◆ Problem statement:
Transcribe the lines of the listing below from the line with "Which is further" up to and including the line with "[107,136], [139,128], [64,56]", character for character and with nothing else.

-- START Exercise inputs --

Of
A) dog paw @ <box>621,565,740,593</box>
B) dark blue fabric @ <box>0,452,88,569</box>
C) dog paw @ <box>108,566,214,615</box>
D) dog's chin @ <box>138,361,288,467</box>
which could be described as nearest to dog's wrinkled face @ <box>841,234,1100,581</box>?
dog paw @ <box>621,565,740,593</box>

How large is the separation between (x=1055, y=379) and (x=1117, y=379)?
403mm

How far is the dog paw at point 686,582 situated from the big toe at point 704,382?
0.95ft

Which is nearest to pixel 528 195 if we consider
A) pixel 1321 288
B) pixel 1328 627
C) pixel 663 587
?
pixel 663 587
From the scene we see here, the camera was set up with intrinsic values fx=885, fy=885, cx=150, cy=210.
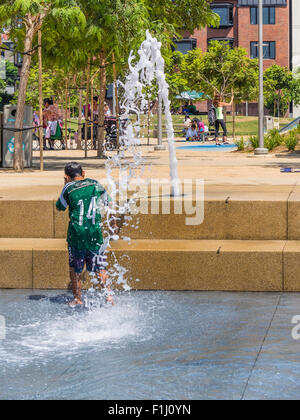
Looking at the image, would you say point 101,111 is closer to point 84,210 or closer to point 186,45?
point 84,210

-- END Exercise inputs --
-- START Exercise inputs --

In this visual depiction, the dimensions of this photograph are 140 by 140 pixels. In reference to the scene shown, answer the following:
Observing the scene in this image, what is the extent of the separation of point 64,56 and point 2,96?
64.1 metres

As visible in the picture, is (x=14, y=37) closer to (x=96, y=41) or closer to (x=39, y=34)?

-- END Exercise inputs --
-- START Exercise inputs --

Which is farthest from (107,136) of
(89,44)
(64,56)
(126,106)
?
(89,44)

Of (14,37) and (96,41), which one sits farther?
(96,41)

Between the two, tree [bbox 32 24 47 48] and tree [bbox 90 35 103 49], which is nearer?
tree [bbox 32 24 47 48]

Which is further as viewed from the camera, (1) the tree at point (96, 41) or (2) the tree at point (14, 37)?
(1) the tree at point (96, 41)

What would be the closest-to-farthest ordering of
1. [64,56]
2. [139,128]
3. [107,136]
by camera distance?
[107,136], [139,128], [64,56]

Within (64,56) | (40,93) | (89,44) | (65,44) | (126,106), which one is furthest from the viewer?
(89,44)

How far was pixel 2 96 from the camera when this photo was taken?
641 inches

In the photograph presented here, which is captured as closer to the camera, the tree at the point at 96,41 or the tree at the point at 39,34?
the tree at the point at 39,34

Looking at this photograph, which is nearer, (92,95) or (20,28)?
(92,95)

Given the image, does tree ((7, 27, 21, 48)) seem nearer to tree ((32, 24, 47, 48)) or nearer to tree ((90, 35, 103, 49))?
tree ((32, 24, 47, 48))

-- END Exercise inputs --

◆ Problem solution:
Which is further as viewed from the camera, (1) the tree at point (96, 41) or (2) the tree at point (14, 37)?
(1) the tree at point (96, 41)

What would be the closest-to-farthest ordering of
1. [64,56]
2. [139,128]
3. [107,136]
by camera distance?
[107,136], [139,128], [64,56]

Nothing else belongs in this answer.